Условие задания – Перепишите без изменений фрагмент текста о науке, культуре и цивилизации, начиная со слов «Поиск истины –» и далее до слов «друг в друга.» включительно.

Исходный документ –
_ _ _ _

Наука - культура - цивилизация

Наука - один из важнейших узлов, связывающих культуру и цивилизацию. Она сама одновременно принадлежит и культуре, и цивилизации. В этом ее сила и источник продуктивности, в этом же - причина противоречивости ее облика.

Наука многолика и многофункциональна. Конечно, прежде всего это “производство знания”. Но у этого процесса есть различные стороны, аспекты, характеристики, социальные роли. Производство знаний требует особой квалификации, нуждается в профессионально подготовленных кадрах. Наука - это особая профессия, это труд, оплачиваемый так же, как любой другой профессиональный труд. Наука требует специальной организации для осуществления своей производственной деятельности. Поэтому наука - специальный институт, обеспечивающий организационные рамки профессиональной научной работы. Наукой называют и специальные средства “производства знаний” - научные методы, теории, техническое обеспечение научных исследований. Наука в современном обществе играет роль непосредственной производительной силы, поскольку производимые ею знания оказывают огромное и постоянно возрастающее влияние на все производственные процессы, изменяют их структуру, характер, цели. Вместе с тем наука становится и важной частью современного рынка; производимая наукой продукция способна обмениваться на другие продукты человеческой деятельности. Это позволяет рассматривать науку как составную часть экономики, как специфическое предприятие. Но наука участвует не только в производственных процессах. Добываемые ею знания обладают самостоятельной духовной ценностью; они оказывают воздействие на формирование человеческого сознания, человеческой личности.

Поиск истины – одна из высших потребностей человека, сфера приложения его творческих возможностей. Научные идеи входят в культурный багаж человечества, оказывают влияние на систему человеческих ценностей, идеалов, целей. Наука - форма общественного сознания, составная часть мировоззрения.

Множество этих характеристик, функций, ролей науки образует сложную взаимосвязанную систему. В ней взаимодействуют культурные и цивилизационные элементы, переплетаясь и переходя друг в друга.

_ _ _ _

Исходный материал –
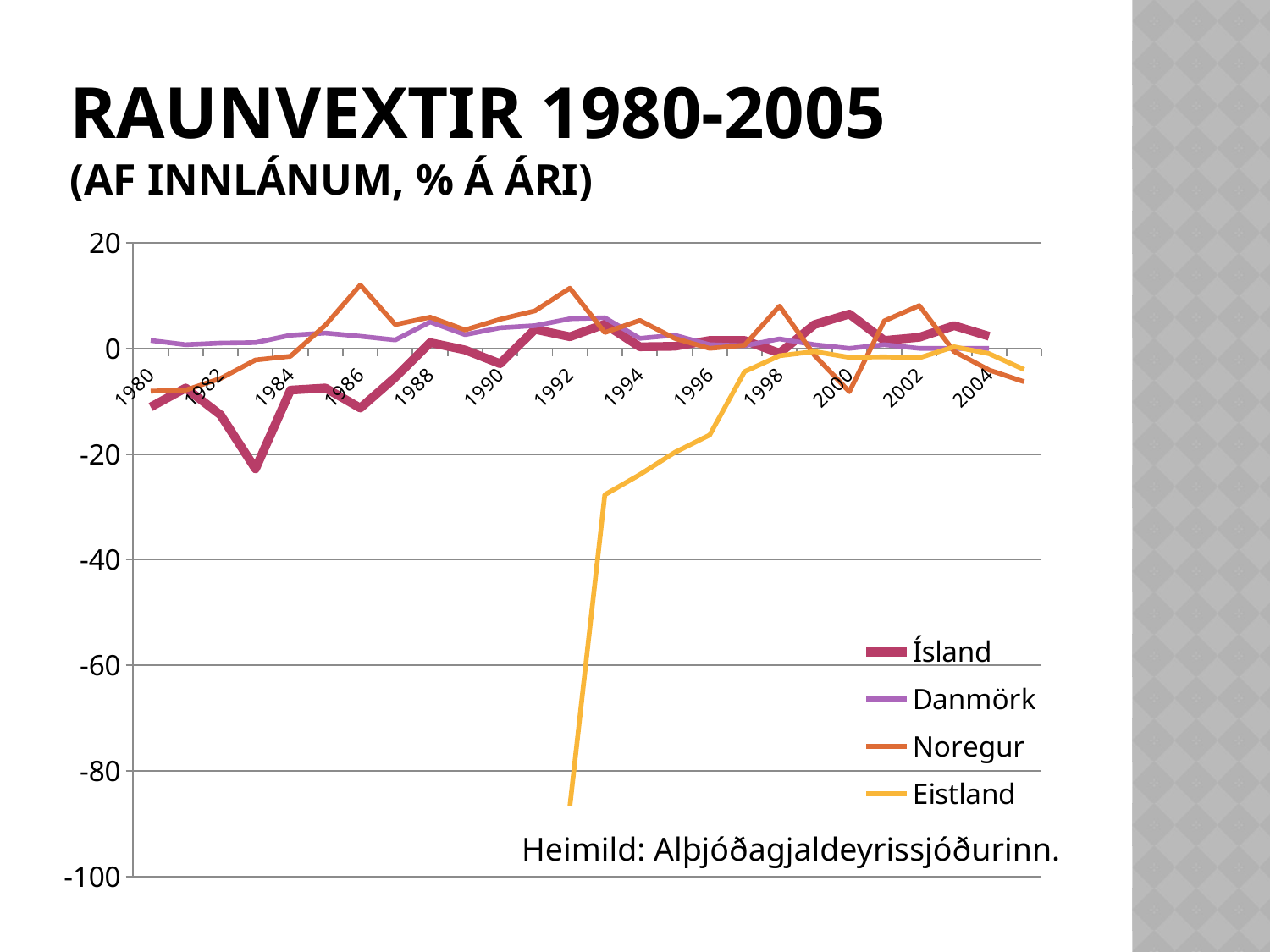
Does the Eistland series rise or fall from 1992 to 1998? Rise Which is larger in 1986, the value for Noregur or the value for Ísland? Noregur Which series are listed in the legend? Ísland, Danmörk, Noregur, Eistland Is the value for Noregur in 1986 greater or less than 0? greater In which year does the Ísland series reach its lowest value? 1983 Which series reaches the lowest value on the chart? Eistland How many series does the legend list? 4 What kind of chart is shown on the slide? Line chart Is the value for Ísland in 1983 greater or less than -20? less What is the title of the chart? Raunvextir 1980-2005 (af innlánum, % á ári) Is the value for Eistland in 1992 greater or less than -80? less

_ _ _ _

Ответ к упражнению –
Поиск истины – одна из высших потребностей человека, сфера приложения его творческих возможностей. Научные идеи входят в культурный багаж человечества, оказывают влияние на систему человеческих ценностей, идеалов, целей. Наука - форма общественного сознания, составная часть мировоззрения.

Множество этих характеристик, функций, ролей науки образует сложную взаимосвязанную систему. В ней взаимодействуют культурные и цивилизационные элементы, переплетаясь и переходя друг в друга.